Ansarah-Sobrinho Camilo, Nelson Steevenson, Jost Christiane A, Whitehead Stephen S, Pierson Theodore C
Viral Pathogenesis Section, Laboratory of Viral Diseases, National Institutes of Health, Bethesda, MD, USA.
Virology. 2008 Nov 10;381(1):67-74. doi: 10.1016/j.virol.2008.08.021. Epub 2008 Sep 17.
Dengue virus (DENV) is a mosquito-borne flavivirus responsible for 50 to 100 million human infections each year, highlighting the need for a safe and effective vaccine.
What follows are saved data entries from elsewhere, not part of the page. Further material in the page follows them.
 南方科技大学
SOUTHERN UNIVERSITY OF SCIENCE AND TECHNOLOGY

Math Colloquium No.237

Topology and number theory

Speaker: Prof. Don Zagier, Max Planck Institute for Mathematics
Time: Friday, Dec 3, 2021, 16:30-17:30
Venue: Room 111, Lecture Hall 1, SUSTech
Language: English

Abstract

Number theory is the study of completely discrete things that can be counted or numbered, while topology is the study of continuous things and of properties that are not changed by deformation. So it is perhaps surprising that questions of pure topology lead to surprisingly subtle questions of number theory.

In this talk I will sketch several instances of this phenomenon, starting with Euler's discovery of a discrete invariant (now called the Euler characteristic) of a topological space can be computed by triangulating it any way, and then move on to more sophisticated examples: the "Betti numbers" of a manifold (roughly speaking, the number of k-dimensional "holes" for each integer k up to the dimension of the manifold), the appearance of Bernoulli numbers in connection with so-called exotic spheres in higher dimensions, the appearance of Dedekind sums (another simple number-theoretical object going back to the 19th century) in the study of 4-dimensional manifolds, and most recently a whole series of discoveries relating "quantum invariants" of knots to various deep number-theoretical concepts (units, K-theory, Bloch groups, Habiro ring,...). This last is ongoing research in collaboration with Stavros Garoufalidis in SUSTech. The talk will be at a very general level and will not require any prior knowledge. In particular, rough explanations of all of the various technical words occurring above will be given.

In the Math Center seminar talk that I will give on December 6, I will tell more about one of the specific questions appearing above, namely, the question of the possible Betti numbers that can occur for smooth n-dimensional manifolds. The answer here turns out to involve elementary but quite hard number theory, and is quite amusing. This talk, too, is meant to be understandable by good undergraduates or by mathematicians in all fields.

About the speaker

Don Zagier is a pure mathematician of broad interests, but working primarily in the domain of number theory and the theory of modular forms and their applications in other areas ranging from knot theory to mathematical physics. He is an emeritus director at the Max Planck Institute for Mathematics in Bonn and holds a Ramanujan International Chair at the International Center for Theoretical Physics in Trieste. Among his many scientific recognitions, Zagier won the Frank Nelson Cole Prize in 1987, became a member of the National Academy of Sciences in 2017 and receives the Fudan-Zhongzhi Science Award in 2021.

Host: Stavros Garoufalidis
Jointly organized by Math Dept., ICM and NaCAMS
In this study, we describe the production of pseudoinfectious DENV reporter virus particles (RVPs) using two different genetic complementation approaches, including the creation of cell lines that release reporter viruses in an inducible fashion. In contrast to studies with West Nile virus (WNV), production of infectious DENV RVPs was temperature-dependent; the yield of infectious DENV RVPs at 37 degrees C is significantly reduced in comparison to experiments conducted at lower temperatures or with WNV. This reflects both a significant reduction in the rate of infectious DENV RVP release over time, and the more rapid decay of infectious DENV RVPs at 37 degrees C. Optimized production approaches allow the production of DENV RVPs with titers suitable for the study of DENV entry, assembly, and the analysis of the humoral immune response of infected and vaccinated individuals.
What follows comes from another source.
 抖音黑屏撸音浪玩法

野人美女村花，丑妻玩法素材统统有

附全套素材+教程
登革病毒(DENV)是一种由蚊子传播的黄病毒,每年导致5000万至1亿人感染,凸显了对安全有效疫苗的需求。在本研究中,我们描述了使用两种不同的基因互补方法生产假感染性登革病毒报告病毒颗粒(RVP),包括创建以可诱导方式释放报告病毒的细胞系。与西尼罗河病毒(WNV)的研究不同,感染性登革病毒RVP的生产是温度依赖性的;与在较低温度下进行的实验或WNV实验相比,37摄氏度时感染性登革病毒RVP的产量显著降低。这既反映了随着时间推移感染性登革病毒RVP释放速率的显著降低,也反映了37摄氏度时感染性登革病毒RVP更快的衰减。优化的生产方法能够生产出滴度适合研究登革病毒进入、组装以及分析感染和接种个体体液免疫反应的登革病毒RVP。